Passage provided ->
##########

Neurogenic characteristics of placental stem cells in preeclampsia




Objective


Preeclampsia is associated with perinatal brain injury. Autologous placenta stem cell transplantation represents a promising future treatment option for neuroregeneration. The aim of this study was to compare the neuroregenerative capacity of preeclampsia-placenta stem cells to previously characterized placentas from uncomplicated pregnancies.


Study Design


Placenta stem cells from amnion (epithelium, mesenchyme) and chorion were assessed for cell surface markers and the formation of neuronal-like cells, oligodendrocytes and their progenitors in culture.


Results


Markers of preeclampsia-placenta stem cells were different from uncomplicated pregnancies-placenta stem cells in amnion epithelium and chorion, but not in amnion mesenchyme. Similarly to uncomplicated pregnancies-placenta stem cells, preeclampsia-placenta stem cells derived from amnion and chorion differentiated preferably into nestin-positive stem/progenitor cells and Tuj-1-positive neurons. However, other important markers were varying after neurogenic differentiation of uncomplicated pregnancies- and preeclampsia-placenta stem cells.


Conclusion


Surface marker expression patterns of preeclampsia-placenta stem cell’s and uncomplicated pregnancies-placenta stem cell’s differ. In vitro differentiation assays, however, provide evidence that both preeclampsia-placenta stem cells and uncomplicated pregnancies-placenta stem cells are comparably suitable for neuroregeneration purposes.

##########

Problems and tasks ->
A. Answer these questions about the abstract on placental stem cells in preeclampsia:
(i) From which tissues were the placenta stem cells taken?
(ii) In which tissue did markers of preeclampsia-placenta stem cells not differ from those of uncomplicated pregnancies-placenta stem cells?
(iii) Into which cells did the stem cells from amnion and chorion preferably differentiate?
B. In the abstract, copy the text word for word from "Preeclampsia is associated" to "from uncomplicated pregnancies.".
The rows are separate material and do not belong to the abstract.

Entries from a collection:

##########

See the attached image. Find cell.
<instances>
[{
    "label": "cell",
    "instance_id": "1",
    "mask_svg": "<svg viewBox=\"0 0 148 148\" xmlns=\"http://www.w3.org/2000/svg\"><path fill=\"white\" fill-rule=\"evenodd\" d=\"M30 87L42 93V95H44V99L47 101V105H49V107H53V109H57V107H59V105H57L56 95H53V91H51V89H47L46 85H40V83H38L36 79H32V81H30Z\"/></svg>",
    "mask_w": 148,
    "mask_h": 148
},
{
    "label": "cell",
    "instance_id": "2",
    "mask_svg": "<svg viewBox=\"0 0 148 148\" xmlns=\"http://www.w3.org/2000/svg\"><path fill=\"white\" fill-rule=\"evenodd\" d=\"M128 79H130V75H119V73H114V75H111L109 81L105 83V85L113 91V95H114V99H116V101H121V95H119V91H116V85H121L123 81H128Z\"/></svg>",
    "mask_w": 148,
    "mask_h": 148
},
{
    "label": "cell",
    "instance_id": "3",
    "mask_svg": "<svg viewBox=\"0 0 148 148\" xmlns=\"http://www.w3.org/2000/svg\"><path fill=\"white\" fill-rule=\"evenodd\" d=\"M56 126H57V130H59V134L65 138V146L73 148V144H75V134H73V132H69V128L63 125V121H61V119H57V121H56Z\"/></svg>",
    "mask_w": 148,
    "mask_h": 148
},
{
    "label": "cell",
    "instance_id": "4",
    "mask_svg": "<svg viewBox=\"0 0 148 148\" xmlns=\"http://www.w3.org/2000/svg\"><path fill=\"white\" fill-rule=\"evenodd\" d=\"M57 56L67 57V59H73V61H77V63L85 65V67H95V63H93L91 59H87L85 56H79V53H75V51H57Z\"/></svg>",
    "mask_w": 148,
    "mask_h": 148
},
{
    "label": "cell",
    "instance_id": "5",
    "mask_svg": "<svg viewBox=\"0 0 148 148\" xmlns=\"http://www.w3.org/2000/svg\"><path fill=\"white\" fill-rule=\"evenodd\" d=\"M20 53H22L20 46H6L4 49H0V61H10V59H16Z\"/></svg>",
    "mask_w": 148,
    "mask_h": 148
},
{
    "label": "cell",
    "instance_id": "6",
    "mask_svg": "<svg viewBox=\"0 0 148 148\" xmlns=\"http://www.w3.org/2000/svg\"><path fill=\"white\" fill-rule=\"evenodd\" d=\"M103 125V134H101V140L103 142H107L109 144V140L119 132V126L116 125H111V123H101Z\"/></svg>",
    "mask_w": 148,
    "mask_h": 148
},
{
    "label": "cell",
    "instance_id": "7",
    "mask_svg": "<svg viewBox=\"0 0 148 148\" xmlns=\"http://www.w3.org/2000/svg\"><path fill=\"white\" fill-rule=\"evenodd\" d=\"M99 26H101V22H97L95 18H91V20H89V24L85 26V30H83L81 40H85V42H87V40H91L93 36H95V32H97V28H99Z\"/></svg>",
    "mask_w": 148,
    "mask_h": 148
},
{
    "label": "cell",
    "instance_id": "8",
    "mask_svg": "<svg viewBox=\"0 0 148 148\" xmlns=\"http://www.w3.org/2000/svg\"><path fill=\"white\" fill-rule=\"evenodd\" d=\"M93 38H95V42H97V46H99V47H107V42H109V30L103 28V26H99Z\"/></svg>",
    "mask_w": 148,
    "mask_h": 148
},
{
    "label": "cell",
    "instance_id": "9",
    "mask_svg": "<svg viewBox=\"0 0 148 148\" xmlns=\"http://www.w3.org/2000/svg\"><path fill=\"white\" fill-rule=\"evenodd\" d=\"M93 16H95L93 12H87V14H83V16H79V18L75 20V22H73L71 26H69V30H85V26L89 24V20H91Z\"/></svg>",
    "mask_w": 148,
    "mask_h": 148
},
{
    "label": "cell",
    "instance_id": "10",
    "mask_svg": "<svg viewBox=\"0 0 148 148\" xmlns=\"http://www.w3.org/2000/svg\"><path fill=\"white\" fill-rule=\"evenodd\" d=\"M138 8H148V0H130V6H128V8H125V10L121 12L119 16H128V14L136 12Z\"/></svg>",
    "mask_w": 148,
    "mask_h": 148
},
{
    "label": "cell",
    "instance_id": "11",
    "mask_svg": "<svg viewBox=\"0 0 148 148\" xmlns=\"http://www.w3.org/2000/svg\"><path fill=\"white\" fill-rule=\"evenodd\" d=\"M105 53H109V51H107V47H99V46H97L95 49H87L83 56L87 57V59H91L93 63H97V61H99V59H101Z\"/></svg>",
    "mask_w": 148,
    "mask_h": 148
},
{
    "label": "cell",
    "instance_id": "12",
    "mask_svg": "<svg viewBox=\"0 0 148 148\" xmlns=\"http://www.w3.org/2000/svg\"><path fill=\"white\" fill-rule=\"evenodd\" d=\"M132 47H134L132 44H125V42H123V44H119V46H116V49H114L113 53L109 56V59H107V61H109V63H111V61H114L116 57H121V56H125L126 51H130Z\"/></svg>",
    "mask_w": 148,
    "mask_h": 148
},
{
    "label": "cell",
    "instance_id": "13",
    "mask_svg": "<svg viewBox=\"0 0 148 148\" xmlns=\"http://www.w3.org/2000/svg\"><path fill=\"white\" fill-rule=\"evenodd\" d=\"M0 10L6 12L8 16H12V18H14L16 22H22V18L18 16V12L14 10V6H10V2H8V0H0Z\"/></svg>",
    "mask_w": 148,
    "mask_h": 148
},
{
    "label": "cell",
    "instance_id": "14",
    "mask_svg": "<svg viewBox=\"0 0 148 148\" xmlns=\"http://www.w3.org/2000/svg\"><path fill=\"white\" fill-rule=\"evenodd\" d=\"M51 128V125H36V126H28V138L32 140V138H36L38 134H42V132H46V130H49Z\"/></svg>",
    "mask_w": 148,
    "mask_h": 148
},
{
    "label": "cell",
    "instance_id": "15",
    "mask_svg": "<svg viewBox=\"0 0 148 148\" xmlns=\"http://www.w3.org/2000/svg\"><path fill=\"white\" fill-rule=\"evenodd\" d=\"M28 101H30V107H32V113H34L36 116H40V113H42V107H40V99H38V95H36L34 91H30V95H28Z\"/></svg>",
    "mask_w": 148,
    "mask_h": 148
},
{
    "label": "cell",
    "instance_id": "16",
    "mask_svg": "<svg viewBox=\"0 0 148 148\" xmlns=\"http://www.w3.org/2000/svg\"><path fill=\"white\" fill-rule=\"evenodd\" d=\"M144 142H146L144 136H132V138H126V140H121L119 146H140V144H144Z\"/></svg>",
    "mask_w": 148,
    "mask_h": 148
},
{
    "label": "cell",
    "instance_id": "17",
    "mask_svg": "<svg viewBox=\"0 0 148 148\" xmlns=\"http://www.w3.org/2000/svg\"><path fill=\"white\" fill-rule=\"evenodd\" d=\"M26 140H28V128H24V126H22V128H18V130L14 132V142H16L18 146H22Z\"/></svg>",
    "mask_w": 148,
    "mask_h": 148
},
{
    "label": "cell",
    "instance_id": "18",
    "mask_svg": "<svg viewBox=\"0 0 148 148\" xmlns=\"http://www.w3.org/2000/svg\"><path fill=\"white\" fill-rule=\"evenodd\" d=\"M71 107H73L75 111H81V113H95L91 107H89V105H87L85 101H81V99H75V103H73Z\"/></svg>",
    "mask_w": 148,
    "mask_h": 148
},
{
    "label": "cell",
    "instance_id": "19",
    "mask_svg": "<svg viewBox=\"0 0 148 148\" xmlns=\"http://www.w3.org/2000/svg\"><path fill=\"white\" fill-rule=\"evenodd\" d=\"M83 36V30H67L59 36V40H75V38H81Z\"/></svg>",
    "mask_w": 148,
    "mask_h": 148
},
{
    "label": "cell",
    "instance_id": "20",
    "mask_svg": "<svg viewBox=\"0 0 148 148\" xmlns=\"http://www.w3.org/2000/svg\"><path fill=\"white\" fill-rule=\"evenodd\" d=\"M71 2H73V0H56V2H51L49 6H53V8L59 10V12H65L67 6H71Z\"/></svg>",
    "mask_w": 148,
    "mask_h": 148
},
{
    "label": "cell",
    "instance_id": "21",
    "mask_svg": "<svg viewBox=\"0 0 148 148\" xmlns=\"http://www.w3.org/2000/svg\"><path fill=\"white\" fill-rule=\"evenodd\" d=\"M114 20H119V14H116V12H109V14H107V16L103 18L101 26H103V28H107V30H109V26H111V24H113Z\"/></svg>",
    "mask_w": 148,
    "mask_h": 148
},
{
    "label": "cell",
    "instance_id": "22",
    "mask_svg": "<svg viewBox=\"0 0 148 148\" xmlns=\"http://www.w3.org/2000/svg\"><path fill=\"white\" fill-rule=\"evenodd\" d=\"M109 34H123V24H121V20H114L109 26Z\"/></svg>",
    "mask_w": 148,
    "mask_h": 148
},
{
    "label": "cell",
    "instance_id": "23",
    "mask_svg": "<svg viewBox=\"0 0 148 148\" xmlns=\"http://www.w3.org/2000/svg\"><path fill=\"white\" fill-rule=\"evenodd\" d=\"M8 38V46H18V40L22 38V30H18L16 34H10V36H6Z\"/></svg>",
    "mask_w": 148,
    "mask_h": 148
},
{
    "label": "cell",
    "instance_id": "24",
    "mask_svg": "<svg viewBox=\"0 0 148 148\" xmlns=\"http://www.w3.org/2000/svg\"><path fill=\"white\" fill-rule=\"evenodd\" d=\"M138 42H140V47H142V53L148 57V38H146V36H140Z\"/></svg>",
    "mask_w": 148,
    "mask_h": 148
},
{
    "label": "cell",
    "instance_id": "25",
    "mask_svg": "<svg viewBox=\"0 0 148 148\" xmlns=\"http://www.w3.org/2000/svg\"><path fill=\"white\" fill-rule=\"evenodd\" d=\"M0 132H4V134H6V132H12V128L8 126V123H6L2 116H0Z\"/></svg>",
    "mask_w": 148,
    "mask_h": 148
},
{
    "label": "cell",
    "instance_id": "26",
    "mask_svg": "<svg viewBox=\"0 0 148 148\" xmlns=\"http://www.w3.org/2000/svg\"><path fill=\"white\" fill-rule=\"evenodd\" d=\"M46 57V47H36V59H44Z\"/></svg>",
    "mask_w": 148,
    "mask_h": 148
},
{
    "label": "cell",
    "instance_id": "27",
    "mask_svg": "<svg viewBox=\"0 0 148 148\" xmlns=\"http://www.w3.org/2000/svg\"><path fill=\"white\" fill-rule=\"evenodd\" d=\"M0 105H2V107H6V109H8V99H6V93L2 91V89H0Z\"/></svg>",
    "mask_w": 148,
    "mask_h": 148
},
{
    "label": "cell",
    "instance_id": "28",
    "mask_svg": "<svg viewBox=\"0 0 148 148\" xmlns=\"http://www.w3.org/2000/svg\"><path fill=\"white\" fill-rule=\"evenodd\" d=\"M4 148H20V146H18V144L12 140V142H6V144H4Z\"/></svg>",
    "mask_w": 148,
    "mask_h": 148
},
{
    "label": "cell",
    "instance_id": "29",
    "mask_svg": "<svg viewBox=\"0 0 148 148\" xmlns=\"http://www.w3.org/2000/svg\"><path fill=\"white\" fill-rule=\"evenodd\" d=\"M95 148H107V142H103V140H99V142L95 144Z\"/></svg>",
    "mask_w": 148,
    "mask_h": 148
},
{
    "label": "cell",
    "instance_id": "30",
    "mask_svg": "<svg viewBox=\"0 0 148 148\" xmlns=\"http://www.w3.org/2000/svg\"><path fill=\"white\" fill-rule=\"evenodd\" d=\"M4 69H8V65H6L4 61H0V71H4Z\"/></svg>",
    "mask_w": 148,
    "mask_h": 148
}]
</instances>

##########

Task solutions ->
A.
(i) Amnion (epithelium and mesenchyme) and chorion.
(ii) Amnion mesenchyme.
(iii) Nestin-positive stem/progenitor cells and Tuj-1-positive neurons.

B.
Preeclampsia is associated with perinatal brain injury. Autologous placenta stem cell transplantation represents a promising future treatment option for neuroregeneration. The aim of this study was to compare the neuroregenerative capacity of preeclampsia-placenta stem cells to previously characterized placentas from uncomplicated pregnancies.